AI startup Immunai and Baylor College of Medicine (BCM) recently conducted a study that revealed the role of BTG1 as a new molecular target for enhancing the effectiveness of natural killer T (NKT) and T cell-based cancer immunotherapy. The study leveraged Immunai's state-of-the-art multiomics platform in exploring and refining therapeutics, which extends to a variety of cell therapies and other immune-altering therapies within oncology and inflammatory diseases. Immunai's platform was employed to scrutinize clinical samples from an ongoing trial at BCM, leading to the identification of BTG1 as a key contributor to NKT cell hypo-responsiveness.
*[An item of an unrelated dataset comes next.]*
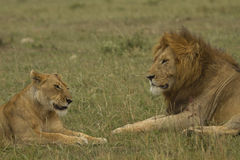 Lions couple in Kenya Stock Photography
Targeting BTG1 promises to amplify CAR-NKT cell anti-tumor function, potentially improving the efficacy of NKT and T cell therapy products in eradicating malignant cells. Extensive in-vitro and in-vivo studies were conducted by BCM to corroborate the anti-tumor activity of CAR-NKT cells modified to target BTG1.
The breakthrough is significant as it opens new avenues for more effective and targeted immunotherapies for various malignancies and diseases. Immunai's advanced single-cell RNA sequencing technology has enabled precise measurement of gene expression changes in individual CAR-NKT cells, pre and post-infusion into patients.
Further collaborations could lead to novel treatment options, development of more efficacious cancer immunotherapy, enhancing clinical- and ultimately patient-outcomes globally.